Albert Fishlow, professor emeritus at the School of International and Public Affairs at Columbia University: 
The Ministry of Finance demonstrates a long lag in its regular revisions of growth rate predictions and policy changes. For some time, estimated growth for 2013 has been lowered to between 2.0 and 2.5 percent, with only a modest advance for 2014. Much of the recent concern has been on higher inflation -- both by international banks and Brazilian citizens -- spilling over to demands for greater social expenditure during the protest marches. Trying to satisfy both simultaneously is hardly easy. The underlying problems are Brazil's low rate of investment -- less even than its neighbors, not to mention China and India -- and the inefficiency of its already large social outlays. They add up to low growth of productivity, pressures for tariff protection by the industrial sector and high rates of inflation in the service sector. Large gains in the terms of trade during the Lula years, accompanied by diminishing unemployment, avoided, but did not resolve, the issue.

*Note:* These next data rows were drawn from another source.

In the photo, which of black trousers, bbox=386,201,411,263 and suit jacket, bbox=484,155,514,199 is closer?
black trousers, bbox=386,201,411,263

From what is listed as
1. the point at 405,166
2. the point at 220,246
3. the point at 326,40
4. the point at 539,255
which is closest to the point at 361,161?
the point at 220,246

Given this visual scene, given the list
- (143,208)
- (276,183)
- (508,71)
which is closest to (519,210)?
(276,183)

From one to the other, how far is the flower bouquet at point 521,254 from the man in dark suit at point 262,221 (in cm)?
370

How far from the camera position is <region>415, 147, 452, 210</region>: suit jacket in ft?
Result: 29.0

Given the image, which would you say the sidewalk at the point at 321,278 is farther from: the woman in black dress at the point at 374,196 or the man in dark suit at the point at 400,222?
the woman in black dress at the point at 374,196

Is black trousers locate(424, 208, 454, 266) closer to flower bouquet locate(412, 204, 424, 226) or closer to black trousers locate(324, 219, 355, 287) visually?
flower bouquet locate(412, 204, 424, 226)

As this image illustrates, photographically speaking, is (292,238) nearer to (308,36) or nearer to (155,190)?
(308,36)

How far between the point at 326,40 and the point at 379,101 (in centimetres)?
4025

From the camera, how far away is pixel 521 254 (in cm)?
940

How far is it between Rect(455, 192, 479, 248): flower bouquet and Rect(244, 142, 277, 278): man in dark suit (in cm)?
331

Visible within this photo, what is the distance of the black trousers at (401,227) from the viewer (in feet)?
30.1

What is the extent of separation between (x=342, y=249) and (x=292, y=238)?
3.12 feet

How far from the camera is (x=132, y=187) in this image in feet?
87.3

Gilberto M. A. Rodrigues, professor at the Universidade Federal do ABC in São Paulo and board member of the Coordinadora Regional de Investigaciones Economicas y Sociales in Buenos Aires: The global economic crises affecting Brazilian growth is a problem per se. But the new political scenario in Brazil that arose from the huge street protests created a new demand for better and more accessible public services that could shock against some orthodox economic policies. From a federal perspective, the core of the Brazilian economy is the employment rate, which has not fallen despite foreign economic threats and emerging domestic political changes. The Rousseff administration needs to cut public expenditures, but those cuts would affect the president's ability to govern and her administration's relationship with Congress. One of the main cards the federal government has in its hands is a whole package of transportation infrastructure projects, which will attract new and huge foreign investments in the coming months. Transportation contracts between state and private companies are now under revision, and both the São Paulo municipal and state governments took actions to reduce transportation tariffs. The recent protests were not under the spirit of a 'spring;' rather they were related to Brazil's economic growth in the last years. That growth improved economic human rights for the poor, without the same level of development in political and civil rights. There is an evident crisis of political representation in Brazil at the federal, state and local levels, and this will certainly lead all governments to reduce or at least not raise public tariffs in the short run.